Goosen: Realistisch betrachtet, ist es wahrscheinlicher, dass am Ende der FC Bayern das Spiel gewinnt. Aber ein bekannter Bochumer Autor und Kabarettist – ich glaube, ich war das selber - hat mal gesagt: „Auf wahrscheinlich ist geschissen.“ Wenn einer in so ein Spiel gehen würde mit der Haltung „Verlieren wir ja sowieso“, dann würde ich den rausschmeißen. Das würde meinem Verständnis von Leistungssport total zuwiderlaufen. Natürlich sind die Bayern Favorit, aber das ist ein K.o.-Spiel, was bedeutet, dass es kein Unentschieden geben wird. Natürlich müssen wir über uns hinauswachsen, aber das traue ich unserer Mannschaft zu.

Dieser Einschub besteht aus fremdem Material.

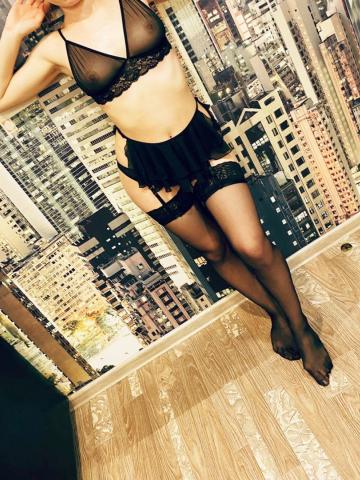 Светлана фото 3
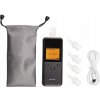 Alkohol Tester TRACER Brezza-3 Alkohol Tester TRACER Brezza-3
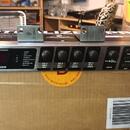 Virtualizer Pro DSP 2024 P- Behringer
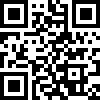 https://mehrnews.com/x3bydk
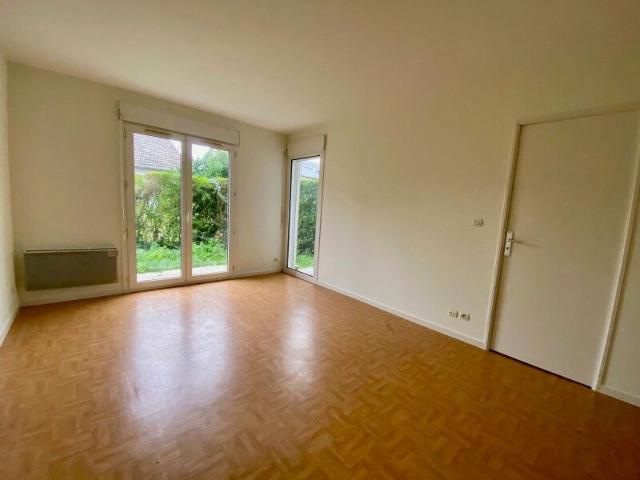 Appartement location à Orléans, Fleury-les-aubrais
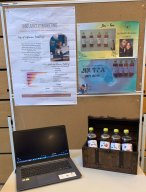k-influencer_uniklfg (3)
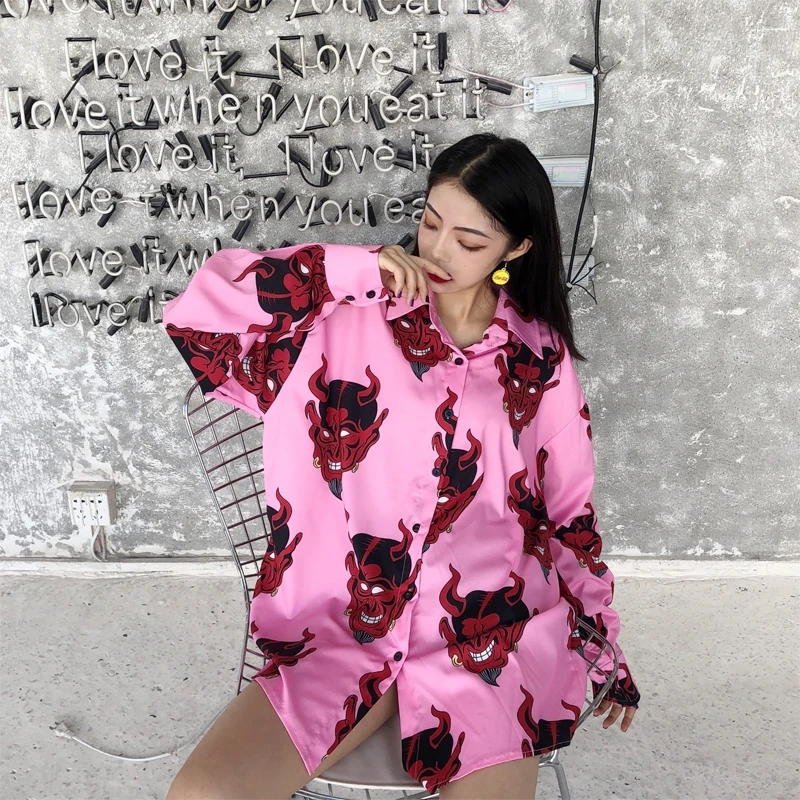 TB2EBN6s4SYBuNjSspjXXX73VXa___3659016735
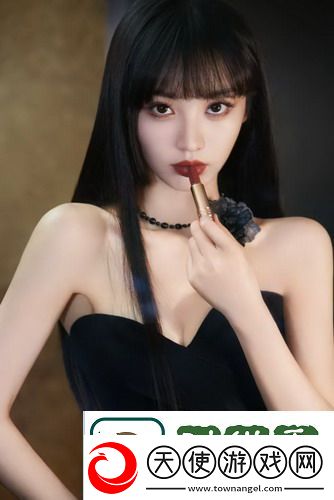 妈妈がだけの心に漂う啊
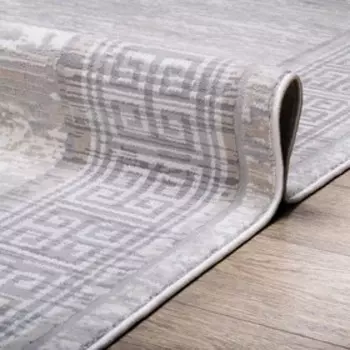 Ковер прямоугольный «Лакшери», размер 240x340 см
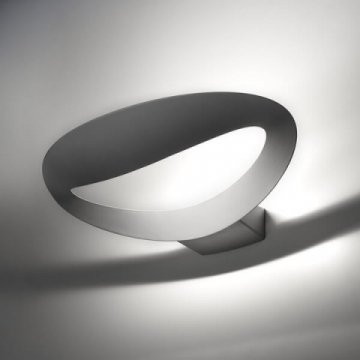 Бра Artemide Mesmeri 0916030A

DFB.de: Sie gelten auch als feiner Beobachter des Zwischenmenschlichen. Welche Szenen erhoffen Sie sich denn beim Pokalspiel zu erhaschen?

Goosen: Da erhoffe ich mir ganz klar, dass wir die Bayern-Spieler kollegial trösten müssen. Ich bin sehr gespannt drauf, wie Hermann Gerland damit umgeht, weil in Hermann Gerlands Brust zwei Herzen schlagen. Er liebt seinen FC Bayern, aber der VfL Bochum ist natürlich seine Heimat und hier ist er eine Legende. Intensiv wird es aber für uns alle.